* Stated exercise 1
From the article on Rubio's party credit card, write out the passage that begins at the words "A former supporter of Republican" and stops after "and repaying them.", word for word.
* Stated exercise 2
List every person named in the article on Rubio's party credit card.

UPDATE: Former supporter: Rubio a ‘pathological liar’ who used party Amex for home remodel

Players in the RPOF Amex scandal. Former House Speakers Ray Sansom and Marco Rubio, and Speaker Designate Dean Cannon.

A former supporter of U.S. Senate candidate Marco Rubio says the tea party favorite used his party-issued credit card to pay for remodeling his kitchen, while Rubio continues to contradict the party’s assertion that his American Express bills went to Jim Greer. Plus: Chris Ingram fires back at Team Rubio.

From the Tampa Tribune’s William March:

A former supporter of Republican Senate candidate Marco Rubio says Rubio acknowledged having once put home remodeling expenses on his Republican Party credit card.

According to that supporter, Tampa political consultant Chris Ingram, Rubio initially told Ingram he had paid for the costs – about $4,000 to $5,000 for new kitchen flooring – but later denied both putting the charges on the card and repaying them.

Ingram said he discussed the credit card issue with Rubio in August or September of 2009.

“I asked him in passing, is there anything that would cause you a problem,” Ingram said. “He said somehow or another a charge for new flooring ended up on the RPOF (Republican Party of Florida) credit card.”

Ingram said he repeatedly urged Rubio to reveal that and all other records of his credit card use to “release your own bad news and get out in front of the story.”

In a statement from a campaign aide, Rubio didn’t respond directly to Ingram’s account, but didn’t deny Ingram’s contention about the remodeling expenses. The statement attributed Ingram’s account to political motives from someone who’s now a Rubio opponent.

Rubio also repeated his refusal to release all of the billing records for his party credit card, calling it “an internal party matter.”

But in e-mails about the subject to Ingram, which Ingram provided to the Tribune, Rubio says he has all the credit card records himself. Rubio indicates in the e-mails that he has four years of records, rather than the two years’ worth that have been released by the party.

The Rubio campaign is trying to dismiss Ingram, who writes a conservative blog called Irreverent View, as a disgruntled guy whose “services” were deemed not needed by the campaign. And Rubio is continuing to insist that he received, and paid, his own American Express bill. But back in April, The Reid Report reached out to Republican Party of Florida spokesman Katie Gordon Betta, and this is what she said, on the record, in regard to Mr. Rubio and his credit card:

Speaker Rubio received the statements directly for a period of time, and then under Chairman Greer’s administration the Party received the statements directly.

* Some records
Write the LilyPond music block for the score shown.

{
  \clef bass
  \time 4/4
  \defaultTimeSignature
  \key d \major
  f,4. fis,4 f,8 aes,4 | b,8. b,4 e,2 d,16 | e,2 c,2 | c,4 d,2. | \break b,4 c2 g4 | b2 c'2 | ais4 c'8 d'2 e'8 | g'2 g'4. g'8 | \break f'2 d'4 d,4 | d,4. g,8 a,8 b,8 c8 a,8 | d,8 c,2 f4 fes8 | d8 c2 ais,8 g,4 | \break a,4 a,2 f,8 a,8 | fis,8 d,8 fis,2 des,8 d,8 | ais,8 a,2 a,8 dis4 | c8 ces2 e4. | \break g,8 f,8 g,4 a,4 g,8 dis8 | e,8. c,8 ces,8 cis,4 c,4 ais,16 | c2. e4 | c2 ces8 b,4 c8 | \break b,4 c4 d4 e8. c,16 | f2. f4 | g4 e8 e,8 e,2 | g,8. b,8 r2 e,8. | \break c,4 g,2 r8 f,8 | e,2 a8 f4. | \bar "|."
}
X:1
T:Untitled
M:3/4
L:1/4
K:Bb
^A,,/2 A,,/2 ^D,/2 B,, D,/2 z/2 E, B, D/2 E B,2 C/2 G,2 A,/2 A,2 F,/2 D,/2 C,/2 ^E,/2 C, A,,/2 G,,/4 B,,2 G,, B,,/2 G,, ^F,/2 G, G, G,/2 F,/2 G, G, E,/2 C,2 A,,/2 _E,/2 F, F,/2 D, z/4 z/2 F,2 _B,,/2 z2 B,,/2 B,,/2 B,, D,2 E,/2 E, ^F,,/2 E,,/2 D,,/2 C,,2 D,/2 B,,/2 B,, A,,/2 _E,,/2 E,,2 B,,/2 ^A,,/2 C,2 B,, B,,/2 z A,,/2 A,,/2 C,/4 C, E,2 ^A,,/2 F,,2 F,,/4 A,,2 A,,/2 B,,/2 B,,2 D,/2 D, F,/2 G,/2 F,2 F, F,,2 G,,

* Exercise answer 1
A former supporter of Republican Senate candidate Marco Rubio says Rubio acknowledged having once put home remodeling expenses on his Republican Party credit card.

According to that supporter, Tampa political consultant Chris Ingram, Rubio initially told Ingram he had paid for the costs – about $4,000 to $5,000 for new kitchen flooring – but later denied both putting the charges on the card and repaying them.

* Exercise answer 2
Ray Sansom
Marco Rubio
Dean Cannon
Jim Greer
Chris Ingram
William March
Katie Gordon Betta